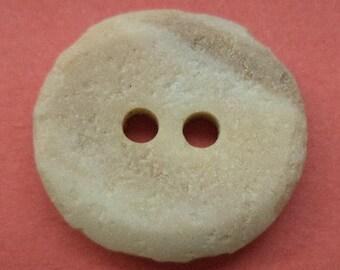 11 buttons beige 16 x 18mm (1922) button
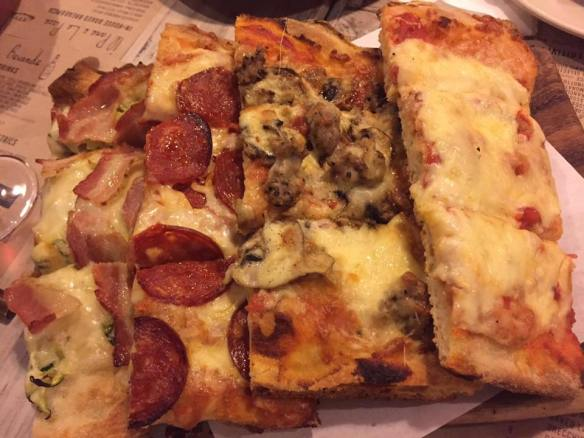 assorted pizza (medium)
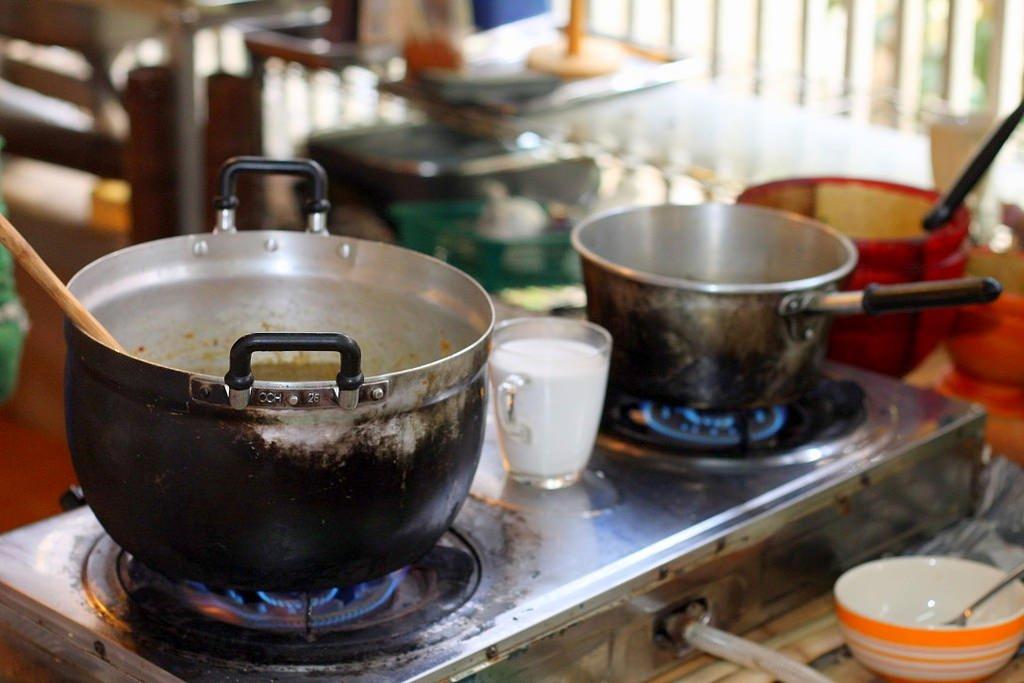 Ann's Thai cooking class - cooking Thai dishes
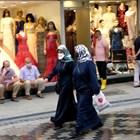 В Турция носят маски дори на открито.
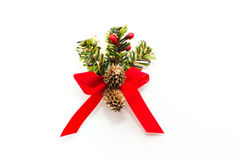 与圣诞节杉木锥体的圣诞节装饰红色弓 库存照片
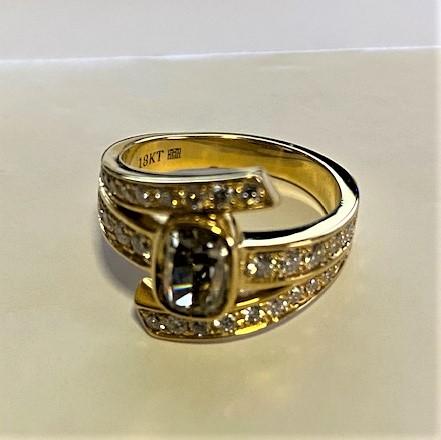 Lady's 1.32ct Fancy Intense Green Diamond Ring (2.11ct TW estimated)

Required action:
Each line from the one containing "В Турция носят маски дори на открито." through the last line of the entries above is to be extracted exactly. Pictures are not part of the copy.

Task answer:
 В Турция носят маски дори на открито.
 与圣诞节杉木锥体的圣诞节装饰红色弓 库存照片
 Lady's 1.32ct Fancy Intense Green Diamond Ring (2.11ct TW estimated)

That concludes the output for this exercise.